[SELECTED PASSAGE — start]

Why Marx still matters today

Gareth Stedman Jones, Professor of the History of Ideas at Queen Mary University of London, explores Marx’s continuing influence.
Gareth Stedman Jones

Professor of the History of Ideas

02 Jul 2021
Gareth Stedman Jones
Key Points
  • Some of Marx’s lasting ideas are that human creativity transforms the natural world, that mankind has produced its economic circumstances and can therefore reverse them, and that revolution is a process rather than an event.
  • Many of Marx’s insights go beyond the narrow definitions commonly ascribed to Marxism.
  • A rediscovery of the concept of the dignity of labour could help us address today’s rising inequality.

The energy of capitalism

I would stress three points of Karl Marx’s continuing importance. The first is the picture he gives of the energy of capitalism, particularly in the first section of The Communist Manifesto, but also in Capital. It’s arguing that, through what he calls the forces of production, human creativity has actually transformed the natural world, and the historical world as well. In this sense, it’s the history of capitalism which matters most as one of the innovatory images which he establishes. This remains as valid today as it did when he was writing it in 1848.

The power of mankind to reverse its circumstances

The second point may be less familiar, which is that Marx started from a critique of the Christian religion. He was part of that generation which, having read Hegel, uses Hegelian criticism as a way of deconstructing what Christianity is about. There’s the work of David Friedrich Strauss, who argues that we shouldn’t be looking at Jesus as an individual but rather as the human race, and the development of the human race is the valid part of what Christianity is about. Secondly, of course, is the idea of Ludwig Feuerbach, in which man invents God, but invents a God who supposedly had created man.

This inversion is something which Marx also applies to the economy, in which mankind presents itself as being the victim of economic circumstances when, in fact, it has created those circumstances. Marx also talks about this idea of inversion in Capital, in what he calls the fetishism of commodities. Earlier on, he talked about it as a form of alienation, but the point is that it turns matters upside down.

Class struggle by Giuseppe Pellizza. Wkimedia Commons. Public Domain.

This is very important in terms of explaining why people accept oppression and subordination, because they believe that somehow these outside forces are what determines human history. So part of what Marx contributes, and still contributes today, is the idea that mankind itself has produced these circumstances and, in turn, can reverse those circumstances if it wishes.

[SELECTED PASSAGE — finish]

-- DESCRIPTION OF THE TASK --
Please answer these questions from the text on Marx:
(a) In what year was Marx writing when he gave his picture of the energy of capitalism?
(b) Whose idea holds that man invents a God who supposedly had created man?
(c) What name does Marx give in Capital to the idea of inversion?
The material after this point comes from a different source than the text on Marx.

[DATA SECTION — start]

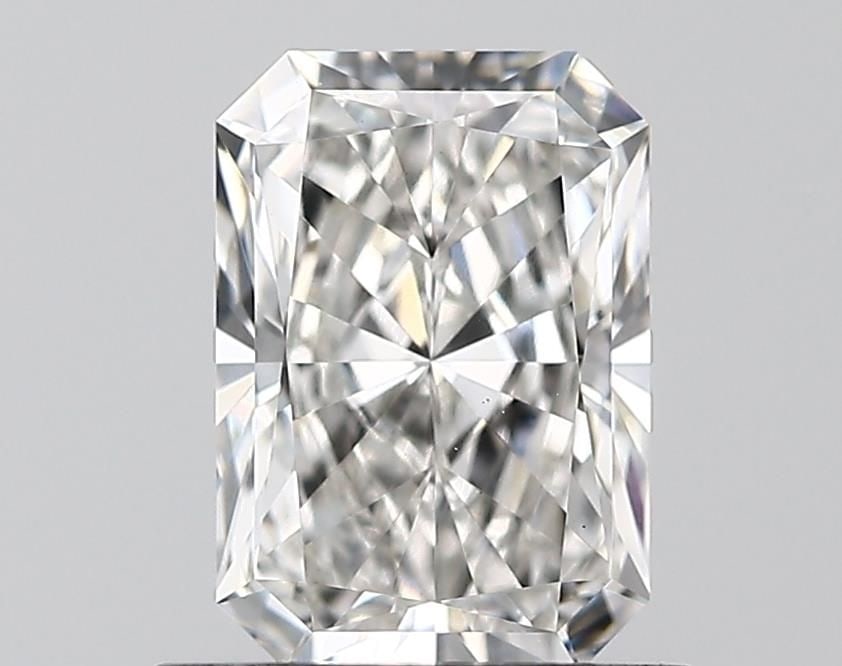 Loose Diamond - RADIANT 0.88ct F VS1: Loose Diamond - RADIANT 0.88ct F VS1 Source: This is a real non-mined Diamond that has been grown in a lab Shape: RADIANT Carats: 0.88 Color: F Clarity: VS1 Certification: IGI Video:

[DATA SECTION — finish]

-- FINISHED TASK --
(a) 1848
(b) Ludwig Feuerbach's
(c) The fetishism of commodities